A Ursina Lardi, dura y luminosa como un diamante, ya la conocía: el año anterior protagonizó El matrimonio de María Braun a las órdenes de Ostermeier, también en Temporada Alta. Lardi cuenta su experiencia a los veinte años como cooperante en el Congo. Un lento viaje hacia el corazón de las tinieblas.

La actriz Consolate Sipérius es una superviviente de la guerra entre hutus y tutsis

Dos monólogos. ¿Les sucedió todo lo que cuentan? Milo Rau suele trabajar con historias reales y personas que las vivieron, aunque leo que el texto, escrito con Florian Borchmeyer, está basado en diversos testimonios. Diría que la historia de Sipérius es “suya” y la de Lardi está “compuesta”, pero me da lo mismo: ambas me parecen veraces. Voces de mujeres: escuchándolas pensé en Duras, en la baronesa Blixen. Fuerza, claridad, dolor sin lágrimas. Sus voces me traen sonidos, ecos africanos. Me hacen escuchar, y esa alternancia de estruendos y silencios también narra la historia. A Bresson le hubiera gustado.

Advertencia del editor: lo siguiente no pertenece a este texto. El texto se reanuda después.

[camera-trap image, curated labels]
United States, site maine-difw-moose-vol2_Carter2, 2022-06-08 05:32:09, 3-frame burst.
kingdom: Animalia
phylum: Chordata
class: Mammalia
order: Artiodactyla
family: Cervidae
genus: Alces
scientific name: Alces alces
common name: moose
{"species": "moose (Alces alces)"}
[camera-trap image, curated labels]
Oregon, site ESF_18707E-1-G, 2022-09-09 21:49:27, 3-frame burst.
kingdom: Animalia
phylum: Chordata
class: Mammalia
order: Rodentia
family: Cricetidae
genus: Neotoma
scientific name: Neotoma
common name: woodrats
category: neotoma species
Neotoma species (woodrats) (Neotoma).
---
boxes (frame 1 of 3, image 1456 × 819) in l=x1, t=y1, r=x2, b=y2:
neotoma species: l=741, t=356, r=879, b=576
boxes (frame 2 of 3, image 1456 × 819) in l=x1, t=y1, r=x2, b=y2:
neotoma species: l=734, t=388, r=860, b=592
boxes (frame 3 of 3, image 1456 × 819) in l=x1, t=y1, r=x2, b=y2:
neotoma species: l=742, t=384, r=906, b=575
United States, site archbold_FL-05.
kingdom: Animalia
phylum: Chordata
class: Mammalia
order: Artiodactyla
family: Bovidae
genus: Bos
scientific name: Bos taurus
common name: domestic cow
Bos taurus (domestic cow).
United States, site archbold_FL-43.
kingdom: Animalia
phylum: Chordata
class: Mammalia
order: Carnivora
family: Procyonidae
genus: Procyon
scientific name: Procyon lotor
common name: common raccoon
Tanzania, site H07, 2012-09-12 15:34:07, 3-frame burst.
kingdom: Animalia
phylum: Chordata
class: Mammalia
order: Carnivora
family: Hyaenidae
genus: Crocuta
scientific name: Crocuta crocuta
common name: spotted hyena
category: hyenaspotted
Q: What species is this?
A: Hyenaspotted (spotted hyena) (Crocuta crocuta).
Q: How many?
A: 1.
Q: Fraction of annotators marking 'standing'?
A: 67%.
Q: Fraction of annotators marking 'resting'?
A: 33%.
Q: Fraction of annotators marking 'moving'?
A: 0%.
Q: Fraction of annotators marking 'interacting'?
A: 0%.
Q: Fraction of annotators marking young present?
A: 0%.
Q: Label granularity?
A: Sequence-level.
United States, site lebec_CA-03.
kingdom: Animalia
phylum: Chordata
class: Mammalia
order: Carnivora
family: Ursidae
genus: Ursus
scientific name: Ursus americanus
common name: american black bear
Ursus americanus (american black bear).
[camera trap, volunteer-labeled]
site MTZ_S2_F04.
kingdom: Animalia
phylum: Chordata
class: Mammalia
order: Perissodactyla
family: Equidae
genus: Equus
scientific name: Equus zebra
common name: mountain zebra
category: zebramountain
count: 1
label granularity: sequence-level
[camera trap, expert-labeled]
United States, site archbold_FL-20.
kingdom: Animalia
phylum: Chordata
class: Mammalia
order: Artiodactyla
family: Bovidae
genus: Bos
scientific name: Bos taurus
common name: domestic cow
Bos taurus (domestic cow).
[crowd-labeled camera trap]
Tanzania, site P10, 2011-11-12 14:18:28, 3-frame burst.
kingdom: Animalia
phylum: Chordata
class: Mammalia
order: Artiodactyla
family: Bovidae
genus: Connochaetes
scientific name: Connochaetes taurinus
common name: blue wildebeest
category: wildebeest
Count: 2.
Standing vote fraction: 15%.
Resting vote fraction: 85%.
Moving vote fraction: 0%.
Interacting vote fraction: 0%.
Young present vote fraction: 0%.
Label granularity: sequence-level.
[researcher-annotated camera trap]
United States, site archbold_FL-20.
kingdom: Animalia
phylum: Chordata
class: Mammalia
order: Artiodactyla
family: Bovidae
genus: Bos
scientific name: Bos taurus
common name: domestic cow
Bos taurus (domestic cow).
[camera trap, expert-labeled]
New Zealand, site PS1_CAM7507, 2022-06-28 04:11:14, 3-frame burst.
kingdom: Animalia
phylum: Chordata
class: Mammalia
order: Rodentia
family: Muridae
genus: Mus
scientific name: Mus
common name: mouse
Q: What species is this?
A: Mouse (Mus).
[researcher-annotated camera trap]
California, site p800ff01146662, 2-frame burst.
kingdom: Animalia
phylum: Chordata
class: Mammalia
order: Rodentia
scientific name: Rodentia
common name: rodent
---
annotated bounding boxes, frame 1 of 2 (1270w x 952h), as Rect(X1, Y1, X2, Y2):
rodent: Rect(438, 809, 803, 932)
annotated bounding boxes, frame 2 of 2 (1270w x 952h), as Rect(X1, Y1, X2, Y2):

Ursula Lardi cuenta cómo ponía Beethoven el máximo volumen para no escuchar los gritos. No podía hacer otra cosa. “El viento siempre venía de Ruanda, en dirección al lago Kivu. Yo sabía qué eran aquellos gritos. Gritos de muertos. O de mujeres violadas y luego asesinadas”. Recuerda otro sonido. La matanza en una escuela, a lo lejos. El desajuste entre los gritos y el silencio. “Aquellos cuerpos tan pequeños cayendo al suelo. Con la distancia, caían antes de que se oyera el ruido de las ametralladoras, como si la escena estuviera mal sincronizada”. Si Consolate se sintió Antígona, incapaz de enterrar a los suyos, Ursula se siente como Edipo: culpable de todo, causante de la plaga en la ciudad. Esa culpa está en todas sus pesadillas. Consolate recuerda otro sonido, ya en Bélgica. Su novio la lleva a ver unos fuegos artificiales, una noche de verano. Ella tiene un ataque de ansiedad. Está en Bélgica pero sigue en África: el sonido de los fuegos siempre le devolverán los estallidos de la matanza.

Pero ahora resuena otra cosa, como un piar de pájaros. Lardi: “En cualquier película triste sobre el Congo siempre hay un problema de sonido, un sonido más típico que la lluvia. Están hablando del genocidio y de fondo se oye a los niños riendo, siempre. La risa de los niños en todas partes. En los barrios de trabajadores, en los campos de refugiados. En todas partes menos en los barrios de blancos”.